Inoltre è il protagonista, quando gli attori e le attrici trans nei media, nei film, in televisione, spesso sono personaggi secondari, migliore amico/a, stagista, la migliore amicizia asessuale, insomma una persona in qualche modo disumanizzata. Recitano questa specie di ruolo archetipico invece di essere l’interprete principale ed essere in ogni scena mostrando un grande spettro di esperienze emotive e di verità.

È una cosa che ogni attore vuole fare e io penso che gli attori e le attrici trans non hanno ancora avuto molte opportunità in tal senso. Mi sento onorato di averlo fatto persino prima di Elliot Page che ha appena portato il suo film Close to you al Toronto International Film Festival. Quello è il suo primo lungometraggio fatto senza condizionamenti e noi l’abbiamo fatto prima di lui! Accidenti, è folle, il tempismo è stato molto karmico secondo me.

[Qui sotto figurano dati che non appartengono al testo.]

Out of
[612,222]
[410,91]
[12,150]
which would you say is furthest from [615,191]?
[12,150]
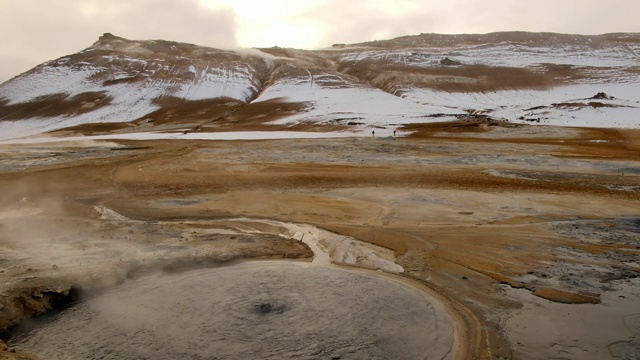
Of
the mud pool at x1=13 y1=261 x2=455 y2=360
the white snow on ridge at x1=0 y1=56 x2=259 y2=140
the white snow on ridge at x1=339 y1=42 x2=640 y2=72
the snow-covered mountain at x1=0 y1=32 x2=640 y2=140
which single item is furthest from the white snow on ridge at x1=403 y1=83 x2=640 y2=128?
the mud pool at x1=13 y1=261 x2=455 y2=360

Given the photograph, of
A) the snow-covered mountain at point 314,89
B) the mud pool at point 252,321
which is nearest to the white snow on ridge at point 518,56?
the snow-covered mountain at point 314,89

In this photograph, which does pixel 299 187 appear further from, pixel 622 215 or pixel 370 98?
pixel 370 98

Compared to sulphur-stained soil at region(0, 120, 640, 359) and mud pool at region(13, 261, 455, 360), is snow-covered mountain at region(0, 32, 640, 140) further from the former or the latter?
mud pool at region(13, 261, 455, 360)

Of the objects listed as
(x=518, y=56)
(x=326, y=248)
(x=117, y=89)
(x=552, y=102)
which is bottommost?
(x=326, y=248)

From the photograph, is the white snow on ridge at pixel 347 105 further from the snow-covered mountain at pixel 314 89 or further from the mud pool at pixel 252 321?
the mud pool at pixel 252 321

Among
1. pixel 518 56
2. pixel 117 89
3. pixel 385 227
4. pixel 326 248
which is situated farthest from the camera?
pixel 518 56

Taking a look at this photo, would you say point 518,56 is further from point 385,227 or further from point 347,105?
point 385,227

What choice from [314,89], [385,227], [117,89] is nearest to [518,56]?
[314,89]
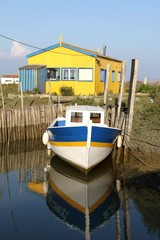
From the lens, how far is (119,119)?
1789 cm

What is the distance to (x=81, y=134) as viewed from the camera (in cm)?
1477

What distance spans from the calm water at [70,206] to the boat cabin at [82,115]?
2.01m

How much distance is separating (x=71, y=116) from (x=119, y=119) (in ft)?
7.99

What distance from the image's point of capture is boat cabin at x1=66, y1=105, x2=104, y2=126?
16844 mm

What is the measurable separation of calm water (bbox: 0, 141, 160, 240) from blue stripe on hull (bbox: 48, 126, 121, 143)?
1.45 metres

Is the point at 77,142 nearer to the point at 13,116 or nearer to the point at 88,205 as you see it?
the point at 88,205

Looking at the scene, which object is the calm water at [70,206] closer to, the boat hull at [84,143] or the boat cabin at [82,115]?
the boat hull at [84,143]

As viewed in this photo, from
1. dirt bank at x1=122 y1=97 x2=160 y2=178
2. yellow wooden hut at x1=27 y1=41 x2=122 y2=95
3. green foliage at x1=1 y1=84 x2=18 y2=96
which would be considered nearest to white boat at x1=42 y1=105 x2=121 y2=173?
dirt bank at x1=122 y1=97 x2=160 y2=178

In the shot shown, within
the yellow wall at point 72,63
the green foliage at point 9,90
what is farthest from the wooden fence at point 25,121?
the green foliage at point 9,90

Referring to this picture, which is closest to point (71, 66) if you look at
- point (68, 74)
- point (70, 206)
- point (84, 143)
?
point (68, 74)

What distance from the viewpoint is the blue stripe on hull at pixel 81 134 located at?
14.8 m

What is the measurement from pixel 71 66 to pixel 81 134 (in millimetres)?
21014

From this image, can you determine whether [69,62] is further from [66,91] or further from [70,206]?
[70,206]

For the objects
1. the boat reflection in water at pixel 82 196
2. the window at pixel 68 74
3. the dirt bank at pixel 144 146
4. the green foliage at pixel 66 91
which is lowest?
the boat reflection in water at pixel 82 196
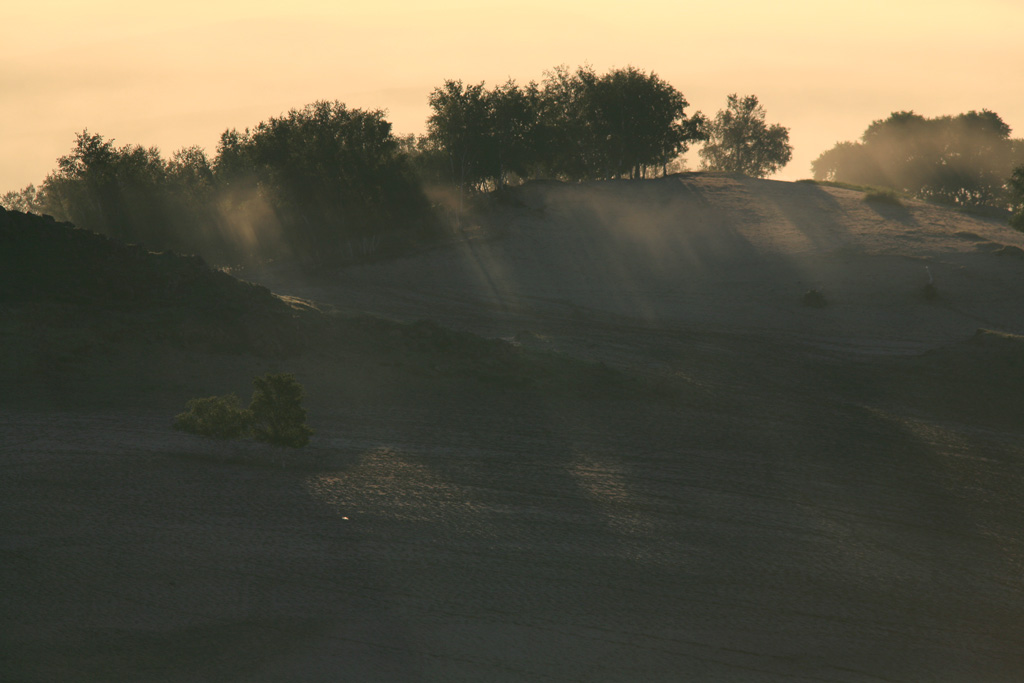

Vuk: Allo stesso tempo è stata una pentola a pressione sul fuoco per anni: aspettavamo di saltare fuori. Sembra di aver raggiunto il punto di ebollizione, è come una grande onda che ora si infrangerà in senso buono. Abbiamo visto Pose, Orange is the New Black, tutti questi show hanno piantato molti fantastici semi e ora se ne stanno vedendo i frutti.

Lío: È stato incredibile vedere che questo anno sono usciti un sacco di film a tematica trans girati mentre stavamo filmando noi: I Saw the TV Glow, poi My Animal ha debuttato al Sundance, Ponyboi subito dopo. Improvvisamente siamo in questo momento rinascimentale grazie a tutto il lavoro che c’è stato prima di noi.

In Italia fondamentalmente i lavori sugli uomini trans sono soprattutto sulla transizione, spesso documentaristici. Qui invece la storia gira intorno a un giorno in cui tutto va storto. È divertente perché è quasi surreale. Inoltre i lavori riguardanti persone transgender di solito parlano di donne MtF, e soprattutto in Italia gli uomini FtM semplicemente non esistono.

Vuk: Se non esistiamo nell’Arte è difficile per una persona trans credere che possiamo esistere e che abbiamo una speranza di vita. Io ho solo due amici che sono uomini trans sopra i quarant’anni e tutte le volte che usciamo a cena realizzo che ho bisogno di vederli invecchiare, ho bisogno di vederli esistere, non di vedere solo un ventenne che fa coming out perché non è tutto quello che siamo. Come divento un adulto se non mi ci sono mai visto riflesso? Nel bene e nel male i film ci danno il diritto di esistere. Essere sexy sullo schermo ti fa pensare che puoi essere bello e desiderabile per le persone. Quindi penso che sia molto importante vederlo, vedere semplicemente te stesso come essere umano. In parte è per questo che sono diventato un cineasta.

Parlando della rappresentazione, come ultima domanda, Vuk ti chiedo se ci sono opere o artisti che ti hanno ispirato, in qualche modo, nella stesura o nel girare questo film.

Sicuramente sì, però penso sia la domanda meno preferita da ogni regista, ma solo perché la mia relazione con i film è un caos rispetto a quanti ne guardo. Ci sono pellicole che guardavo quando ero teenager che non posso dire non abbiano influenzato il mio lavoro, e anche se non penso sia qualcosa che sto mettendo nel film sono lì. Per esempio i lavori di Xavier Dolan sono molto importanti per me. Quando avevo diciassette/diciotto anni Weekend di Andrew Haigh, è stata la prima volta in cui ho visto una coppia di uomini conoscersi in due soli giorni in modo vero. Al di là di essere gay o no, penso che Hollywood forza molto la dinamica “ragazzo incontra ragazza” in maniera molto finta. Infine io adoro che non ci siano stacchi temporali, ci sta così tanto dramma in 24 ore!